Several issues from the data are worth mentioning, although we recognize that they are preliminary. First, some weak items of record keeping appeared to correlate with the format of the charts used in hospitals, confirming the theory that the quality of patient care depended on the “structure” as well as “process” and “outcome” (Donabedian 1988). Second, the low mean scores of B1 through B4 (history taking and physical examination) indicated that Japanese physicians, at least those in the current study, may not be good at systematic history taking and physical examinations, as has been pointed out by Western-trained Japanese physicians (Shimahara 2002). Third, despite the low scores on items B1 through B4, the mean score of item B14 (outcome) was high, perhaps because many physicians in the current study quickly resorted to laboratory examinations such as CT scans. Both the number of CT scanners per million population and the estimated number of radiation-induced cases of cancer per year were the highest in Japan (Berrington de González and Darby 2004; Hall and Brenner 2008); however, the advantages and disadvantages of these findings need further discussion.

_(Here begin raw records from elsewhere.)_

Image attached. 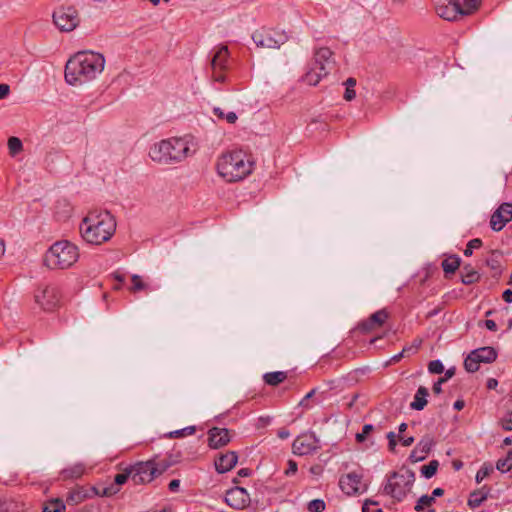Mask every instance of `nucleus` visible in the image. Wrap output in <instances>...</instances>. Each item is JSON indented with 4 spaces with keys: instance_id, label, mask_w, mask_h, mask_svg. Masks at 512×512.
<instances>
[{
    "instance_id": "obj_1",
    "label": "nucleus",
    "mask_w": 512,
    "mask_h": 512,
    "mask_svg": "<svg viewBox=\"0 0 512 512\" xmlns=\"http://www.w3.org/2000/svg\"><path fill=\"white\" fill-rule=\"evenodd\" d=\"M105 66L102 54L93 51H81L73 55L65 66V80L76 86L85 84L97 77Z\"/></svg>"
},
{
    "instance_id": "obj_2",
    "label": "nucleus",
    "mask_w": 512,
    "mask_h": 512,
    "mask_svg": "<svg viewBox=\"0 0 512 512\" xmlns=\"http://www.w3.org/2000/svg\"><path fill=\"white\" fill-rule=\"evenodd\" d=\"M116 230V221L108 212H90L80 224L82 238L90 244L100 245L108 241Z\"/></svg>"
},
{
    "instance_id": "obj_3",
    "label": "nucleus",
    "mask_w": 512,
    "mask_h": 512,
    "mask_svg": "<svg viewBox=\"0 0 512 512\" xmlns=\"http://www.w3.org/2000/svg\"><path fill=\"white\" fill-rule=\"evenodd\" d=\"M188 142L183 138H169L155 143L149 151L150 158L161 165H174L190 154Z\"/></svg>"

Our study has several limitations. First, the number of reviewers and record samples were both low; therefore, a generalizability analysis was not performed. An extension study, including a greater number of hospitals outside the Tohoku region and more reviewers from various backgrounds, is underway for generalizability analysis. Second, validity analysis was insufficient. To further examine validity, particularly content and criteria validity, a prospect study investigating the correlation between the assessments in the current system and those by persons familiar with the doctors’ performance (program directors, comedical staff members, and patients) is being planned. Third, we only focused on outpatient care, which was performed by individual physicians. Whether we can evaluate inpatient care, which is normally performed by teams instead of individual physicians, remains to be investigated.

Japanese medical education has undergone significant changes since 1990, such as the introduction of problem-based learning tutorials, objective structured clinical examination (OSCE), and clinical clerkships (Kozu 2006; Teo 2007). In 2004, a new postgraduate medical education program including mandatory rotations in various clinical departments, such as pediatrics, obstetrics/gynecology, and psychiatry, was introduced (Nomura et al. 2008). To recruit students from various backgrounds such as the Humanities/Social Science track to medical schools, introducing a new medical school system has also been proposed (Tokuda et al. 2008). However, these reforms have been conducted and are being discussed without any measures of outcome evaluation. We hope the current system will enable us to contribute to the measurement of outcome evaluation in the future.

Acknowledgments

This work was supported in part by Grants-in-Aid for Scientific Research from the Ministry of Education, Culture, Sports, Science, and Technology of Japan (22590448). We thank Drs. Yutaka Kagaya, Yoshiyuki Ueno, Akira Imatani, Atsushi Takeda, and Masaki Kanemura (Tohoku University Graduate School of Medicine) for cooperating as members of the PRS committee, Dr. Mitsunori Miyashita (Tohoku University Graduate School of Medicine, Department of Health Sciences) for statistical analysis in the pilot study, and Dr. Yasumichi Kinoshita (Ishinomaki Red Cross Hospital), Dr. Masao Hiwatari (Sendai City Hospital), Dr. Hiroaki Takahashi (Iwate Prefectural Central Hospital), Dr. Makio Gamo (Osaki Citizen Hospital), and Dr. Toshikazu Goto (Yamagata Prefectural Central Hospital) for their support and cooperation in reviewing patients’ medical records. We also thank all the reviewers for reviewing the medical records of patients, Dr. Makoto Kikukawa (Kyushu University) and Dr. Junya Iwazaki (Tohoku University) for critical reading of the manuscript, and Mr. Yutaro Arata, Mr. Katsunori Tanaka, Mr. Shinya Otsuki, Ms. Naoko Chiba, and Ms. Ayaka Arata (Office of Medical Education, Tohoku University) for their technical assistance.

Conflict of Interest

All authors declare no conflict of interest.